(Items from a data source)
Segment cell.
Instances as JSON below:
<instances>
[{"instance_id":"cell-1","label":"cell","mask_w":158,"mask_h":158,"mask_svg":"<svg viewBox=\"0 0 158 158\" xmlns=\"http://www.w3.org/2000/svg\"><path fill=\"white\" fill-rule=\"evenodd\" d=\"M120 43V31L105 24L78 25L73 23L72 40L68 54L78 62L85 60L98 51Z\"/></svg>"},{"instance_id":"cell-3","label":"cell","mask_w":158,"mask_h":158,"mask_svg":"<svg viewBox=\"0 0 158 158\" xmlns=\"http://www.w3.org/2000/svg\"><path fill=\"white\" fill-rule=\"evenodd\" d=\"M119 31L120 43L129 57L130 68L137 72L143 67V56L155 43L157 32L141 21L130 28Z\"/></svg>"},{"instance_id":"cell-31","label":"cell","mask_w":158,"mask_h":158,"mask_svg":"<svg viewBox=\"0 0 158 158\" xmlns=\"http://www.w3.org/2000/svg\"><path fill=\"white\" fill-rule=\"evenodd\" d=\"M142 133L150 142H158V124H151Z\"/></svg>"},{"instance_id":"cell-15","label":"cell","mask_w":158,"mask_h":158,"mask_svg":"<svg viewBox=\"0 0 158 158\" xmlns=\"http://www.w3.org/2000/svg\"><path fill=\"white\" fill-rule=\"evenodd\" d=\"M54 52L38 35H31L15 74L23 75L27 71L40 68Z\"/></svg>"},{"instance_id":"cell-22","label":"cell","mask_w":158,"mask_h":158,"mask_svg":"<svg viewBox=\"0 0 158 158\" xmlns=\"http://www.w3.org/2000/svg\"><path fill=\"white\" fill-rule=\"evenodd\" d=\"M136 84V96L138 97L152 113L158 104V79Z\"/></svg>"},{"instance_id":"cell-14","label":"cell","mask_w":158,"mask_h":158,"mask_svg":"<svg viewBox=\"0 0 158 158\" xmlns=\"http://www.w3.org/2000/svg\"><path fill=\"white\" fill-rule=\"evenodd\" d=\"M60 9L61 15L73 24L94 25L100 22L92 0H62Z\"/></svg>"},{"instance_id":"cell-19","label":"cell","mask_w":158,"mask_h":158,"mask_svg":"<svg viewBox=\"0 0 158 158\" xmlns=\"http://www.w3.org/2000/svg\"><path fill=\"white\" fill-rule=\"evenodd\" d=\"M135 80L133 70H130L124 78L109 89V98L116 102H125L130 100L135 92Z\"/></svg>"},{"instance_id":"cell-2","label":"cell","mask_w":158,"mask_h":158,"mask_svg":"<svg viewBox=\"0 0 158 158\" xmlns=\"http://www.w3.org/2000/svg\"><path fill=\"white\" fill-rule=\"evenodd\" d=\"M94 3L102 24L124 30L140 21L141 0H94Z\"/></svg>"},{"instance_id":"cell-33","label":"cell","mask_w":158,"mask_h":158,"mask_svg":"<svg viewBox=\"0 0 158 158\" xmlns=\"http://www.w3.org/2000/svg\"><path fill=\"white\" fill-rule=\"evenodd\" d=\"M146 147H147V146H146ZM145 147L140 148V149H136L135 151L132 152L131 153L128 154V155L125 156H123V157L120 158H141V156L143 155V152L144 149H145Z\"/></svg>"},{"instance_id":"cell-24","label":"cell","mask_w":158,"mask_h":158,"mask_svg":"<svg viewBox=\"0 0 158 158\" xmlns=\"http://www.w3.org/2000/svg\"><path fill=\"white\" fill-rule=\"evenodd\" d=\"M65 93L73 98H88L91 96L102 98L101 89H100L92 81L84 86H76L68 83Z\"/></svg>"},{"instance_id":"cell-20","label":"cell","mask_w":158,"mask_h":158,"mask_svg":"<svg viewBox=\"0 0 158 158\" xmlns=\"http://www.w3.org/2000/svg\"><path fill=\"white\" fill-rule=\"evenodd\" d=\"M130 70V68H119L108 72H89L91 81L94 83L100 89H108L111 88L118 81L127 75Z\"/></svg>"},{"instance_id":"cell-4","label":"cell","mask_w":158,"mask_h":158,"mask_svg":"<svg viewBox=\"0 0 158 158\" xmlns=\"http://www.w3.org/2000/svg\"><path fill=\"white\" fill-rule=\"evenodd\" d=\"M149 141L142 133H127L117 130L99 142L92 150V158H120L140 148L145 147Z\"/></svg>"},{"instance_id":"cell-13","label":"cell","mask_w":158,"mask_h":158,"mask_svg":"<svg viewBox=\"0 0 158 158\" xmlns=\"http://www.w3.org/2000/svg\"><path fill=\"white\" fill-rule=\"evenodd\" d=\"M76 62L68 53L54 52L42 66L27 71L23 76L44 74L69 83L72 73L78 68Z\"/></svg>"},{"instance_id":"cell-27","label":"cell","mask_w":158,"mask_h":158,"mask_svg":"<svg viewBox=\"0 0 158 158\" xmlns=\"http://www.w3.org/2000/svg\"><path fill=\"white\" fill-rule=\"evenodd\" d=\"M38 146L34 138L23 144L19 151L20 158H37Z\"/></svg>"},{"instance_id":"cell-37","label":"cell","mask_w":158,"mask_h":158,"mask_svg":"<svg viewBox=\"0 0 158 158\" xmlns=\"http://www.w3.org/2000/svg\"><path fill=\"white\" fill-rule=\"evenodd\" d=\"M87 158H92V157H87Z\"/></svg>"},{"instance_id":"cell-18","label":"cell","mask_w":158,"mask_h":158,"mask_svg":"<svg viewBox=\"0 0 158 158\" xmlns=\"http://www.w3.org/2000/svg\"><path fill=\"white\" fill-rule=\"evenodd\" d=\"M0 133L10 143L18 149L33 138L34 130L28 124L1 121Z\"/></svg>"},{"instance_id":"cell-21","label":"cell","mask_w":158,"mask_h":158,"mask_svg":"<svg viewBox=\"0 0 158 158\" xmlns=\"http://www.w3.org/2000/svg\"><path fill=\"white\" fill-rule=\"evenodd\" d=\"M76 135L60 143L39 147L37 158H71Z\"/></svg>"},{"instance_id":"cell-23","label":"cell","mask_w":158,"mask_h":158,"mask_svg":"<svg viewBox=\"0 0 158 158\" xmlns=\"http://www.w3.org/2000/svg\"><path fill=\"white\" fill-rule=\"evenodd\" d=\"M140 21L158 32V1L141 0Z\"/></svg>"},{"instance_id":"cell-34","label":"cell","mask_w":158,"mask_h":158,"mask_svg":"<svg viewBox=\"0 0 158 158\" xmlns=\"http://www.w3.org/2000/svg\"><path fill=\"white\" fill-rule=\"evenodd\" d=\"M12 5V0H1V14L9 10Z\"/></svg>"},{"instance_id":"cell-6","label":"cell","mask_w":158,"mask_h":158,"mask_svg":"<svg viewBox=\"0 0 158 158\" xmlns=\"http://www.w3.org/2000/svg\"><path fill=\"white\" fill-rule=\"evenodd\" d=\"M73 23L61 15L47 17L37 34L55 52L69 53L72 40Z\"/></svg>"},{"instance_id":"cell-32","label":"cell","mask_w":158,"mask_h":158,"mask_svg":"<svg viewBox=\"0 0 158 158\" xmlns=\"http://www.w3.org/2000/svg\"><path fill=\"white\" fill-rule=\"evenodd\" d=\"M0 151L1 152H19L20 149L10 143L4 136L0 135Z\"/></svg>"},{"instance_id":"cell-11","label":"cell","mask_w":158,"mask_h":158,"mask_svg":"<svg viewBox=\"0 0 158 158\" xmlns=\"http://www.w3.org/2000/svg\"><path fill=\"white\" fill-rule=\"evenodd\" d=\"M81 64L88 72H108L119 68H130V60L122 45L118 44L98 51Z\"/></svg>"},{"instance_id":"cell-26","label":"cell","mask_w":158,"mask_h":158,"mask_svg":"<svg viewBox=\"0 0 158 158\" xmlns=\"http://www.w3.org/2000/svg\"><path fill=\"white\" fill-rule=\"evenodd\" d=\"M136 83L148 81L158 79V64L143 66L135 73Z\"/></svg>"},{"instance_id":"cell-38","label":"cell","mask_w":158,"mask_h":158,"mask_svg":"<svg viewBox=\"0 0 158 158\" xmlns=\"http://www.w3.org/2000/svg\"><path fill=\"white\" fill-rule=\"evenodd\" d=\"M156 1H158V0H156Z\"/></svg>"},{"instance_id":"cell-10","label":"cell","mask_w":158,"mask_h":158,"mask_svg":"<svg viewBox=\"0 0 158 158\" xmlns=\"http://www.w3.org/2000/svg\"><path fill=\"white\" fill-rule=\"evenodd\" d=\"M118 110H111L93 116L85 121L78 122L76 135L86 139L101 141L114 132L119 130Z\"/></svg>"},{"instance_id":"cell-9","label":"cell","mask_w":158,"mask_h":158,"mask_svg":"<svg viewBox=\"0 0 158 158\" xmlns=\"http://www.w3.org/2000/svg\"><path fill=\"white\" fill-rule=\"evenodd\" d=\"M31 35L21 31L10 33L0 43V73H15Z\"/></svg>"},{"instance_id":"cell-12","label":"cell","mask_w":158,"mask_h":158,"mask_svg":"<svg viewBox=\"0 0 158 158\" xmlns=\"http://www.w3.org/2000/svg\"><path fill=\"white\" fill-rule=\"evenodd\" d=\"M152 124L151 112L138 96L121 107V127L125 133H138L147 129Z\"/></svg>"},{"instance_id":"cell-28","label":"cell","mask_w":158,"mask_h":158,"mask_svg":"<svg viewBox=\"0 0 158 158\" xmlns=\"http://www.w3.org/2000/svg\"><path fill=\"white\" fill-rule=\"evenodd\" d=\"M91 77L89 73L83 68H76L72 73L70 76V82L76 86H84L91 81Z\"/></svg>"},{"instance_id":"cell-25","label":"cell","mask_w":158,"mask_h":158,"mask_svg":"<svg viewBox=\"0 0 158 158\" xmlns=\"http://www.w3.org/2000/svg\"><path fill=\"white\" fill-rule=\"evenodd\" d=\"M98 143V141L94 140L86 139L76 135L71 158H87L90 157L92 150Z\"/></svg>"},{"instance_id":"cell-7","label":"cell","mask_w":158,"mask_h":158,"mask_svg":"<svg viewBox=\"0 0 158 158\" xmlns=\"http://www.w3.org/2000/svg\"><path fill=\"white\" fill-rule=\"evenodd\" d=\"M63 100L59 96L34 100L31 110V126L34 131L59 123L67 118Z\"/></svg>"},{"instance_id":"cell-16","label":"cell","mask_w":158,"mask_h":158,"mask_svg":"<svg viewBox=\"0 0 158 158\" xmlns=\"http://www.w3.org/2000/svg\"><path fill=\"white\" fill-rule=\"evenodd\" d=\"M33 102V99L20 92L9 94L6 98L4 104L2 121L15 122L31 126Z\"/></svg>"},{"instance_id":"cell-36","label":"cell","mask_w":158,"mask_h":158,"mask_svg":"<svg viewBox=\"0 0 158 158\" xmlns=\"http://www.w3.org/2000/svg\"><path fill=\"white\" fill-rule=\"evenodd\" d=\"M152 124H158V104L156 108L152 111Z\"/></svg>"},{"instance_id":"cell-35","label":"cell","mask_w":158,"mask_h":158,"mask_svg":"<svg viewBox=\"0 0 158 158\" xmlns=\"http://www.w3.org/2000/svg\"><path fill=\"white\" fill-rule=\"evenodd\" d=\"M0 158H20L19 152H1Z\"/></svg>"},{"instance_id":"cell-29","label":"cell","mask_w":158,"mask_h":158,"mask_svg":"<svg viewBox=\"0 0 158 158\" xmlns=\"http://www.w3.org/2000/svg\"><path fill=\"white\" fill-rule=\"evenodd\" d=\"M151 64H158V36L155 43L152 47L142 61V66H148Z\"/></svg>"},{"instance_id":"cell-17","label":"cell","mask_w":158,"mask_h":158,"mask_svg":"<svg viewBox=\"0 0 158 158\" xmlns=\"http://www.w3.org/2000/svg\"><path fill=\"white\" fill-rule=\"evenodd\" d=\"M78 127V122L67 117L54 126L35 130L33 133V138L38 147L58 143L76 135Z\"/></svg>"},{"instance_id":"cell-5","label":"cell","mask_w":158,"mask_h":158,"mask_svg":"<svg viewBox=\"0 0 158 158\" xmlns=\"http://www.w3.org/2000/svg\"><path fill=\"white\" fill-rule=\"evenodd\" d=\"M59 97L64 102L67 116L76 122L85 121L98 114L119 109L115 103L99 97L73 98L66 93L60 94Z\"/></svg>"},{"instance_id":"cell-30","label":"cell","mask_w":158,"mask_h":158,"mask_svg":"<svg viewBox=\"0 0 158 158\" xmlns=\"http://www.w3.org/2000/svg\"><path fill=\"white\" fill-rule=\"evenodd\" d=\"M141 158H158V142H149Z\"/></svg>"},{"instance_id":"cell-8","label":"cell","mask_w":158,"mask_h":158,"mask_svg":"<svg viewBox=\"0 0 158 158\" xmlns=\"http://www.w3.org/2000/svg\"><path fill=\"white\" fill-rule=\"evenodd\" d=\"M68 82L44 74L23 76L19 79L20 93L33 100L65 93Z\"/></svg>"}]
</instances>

▶ **THE REQUEST**:
Reproduce the items above word for word, starting at the beginning of the items and ending at the line that contains "<instances>", with both of those lines included.

▶ **THE OUTPUT**:
Segment cell.
Instances as JSON below:
<instances>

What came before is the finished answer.